In vitro release of heparin from the scaffolds
Heparin-bonded P(LLA-CL) scaffolds were cut into 5 mm-thick rings and put into 12-well plates one by one. After PBS (5 mL) was added into each well, the plates were sealed and stored in an humidified incubator at 37°C to prevent the evaporation of water.

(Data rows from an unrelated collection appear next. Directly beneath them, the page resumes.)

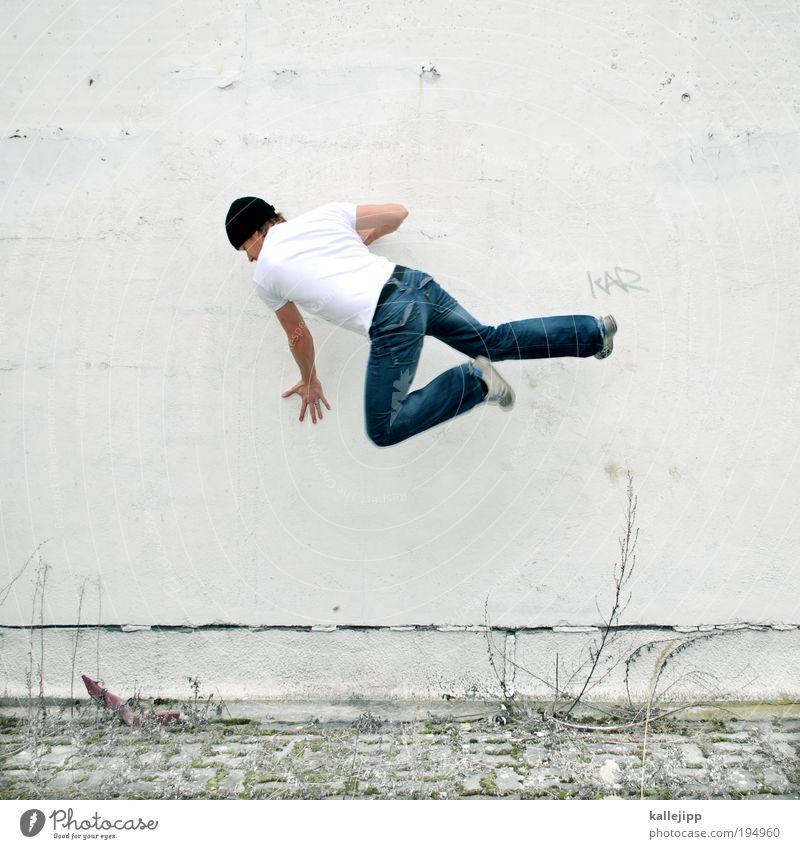 Human being Man Adults Wall (building) Playing Wall (barrier) Jump Power Footwear Facade Masculine Success T-shirt Jeans Cap Force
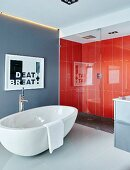 Free-standing white bathtub on tiled floor next to glazed shower area with orange-red wall tiles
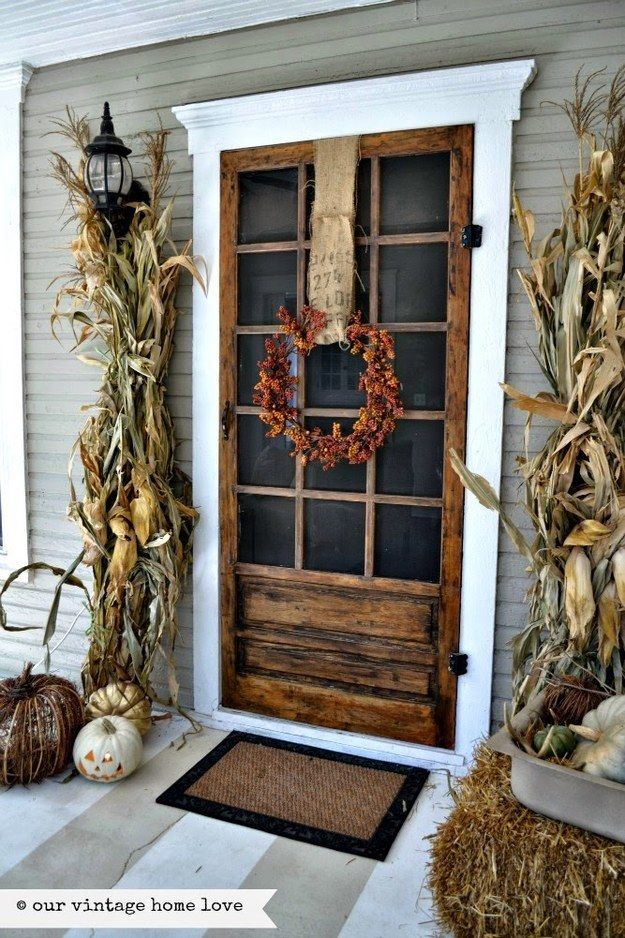 Create a rustic vibe with cornstalks and bales of hay. | 21 Fall Porch Ideas That Will Make Your Neighbors Insanely Jealous:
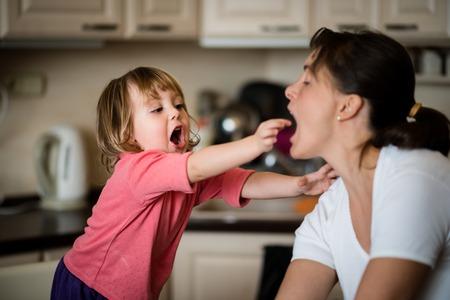 trozo de pastel: Niño que da a su madre al gusto pedazo de pastel en la cocina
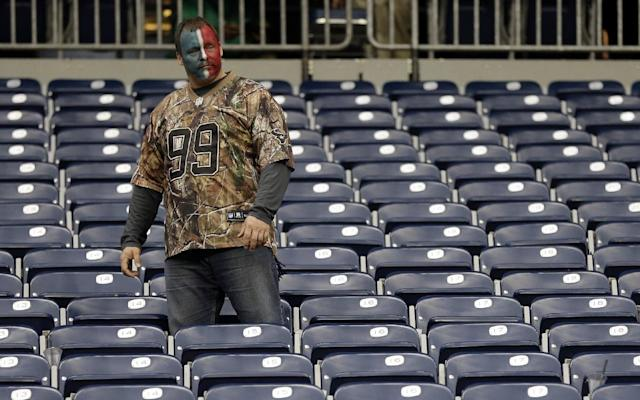 A Houston Texans fan looks down on the field after an NFL football game against the Jacksonville Jaguars Sunday, Nov. 24, 2013, in Houston. The Jaguars won 13-6. (AP Photo/David J. Phillip)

Following varying numbers of weeks of incubation, up to 12 weeks, 1.0 mL supernatant was acquired from each well and heparin concentration was assayed by toluidine blue method as described previously. 17 Toluidine blue (3.0 mL) was added into each supernatant and reacted with heparin for 2 hours at 37°C, then hexane (3.0 mL) was added and the sample solution stirred vigorously to separate the heparin–toluidine blue complex. Samples were tested at 630 nm by a spectrophotometer (Agilent WFH-203B; PerkinElmer, Waltham, MA, USA).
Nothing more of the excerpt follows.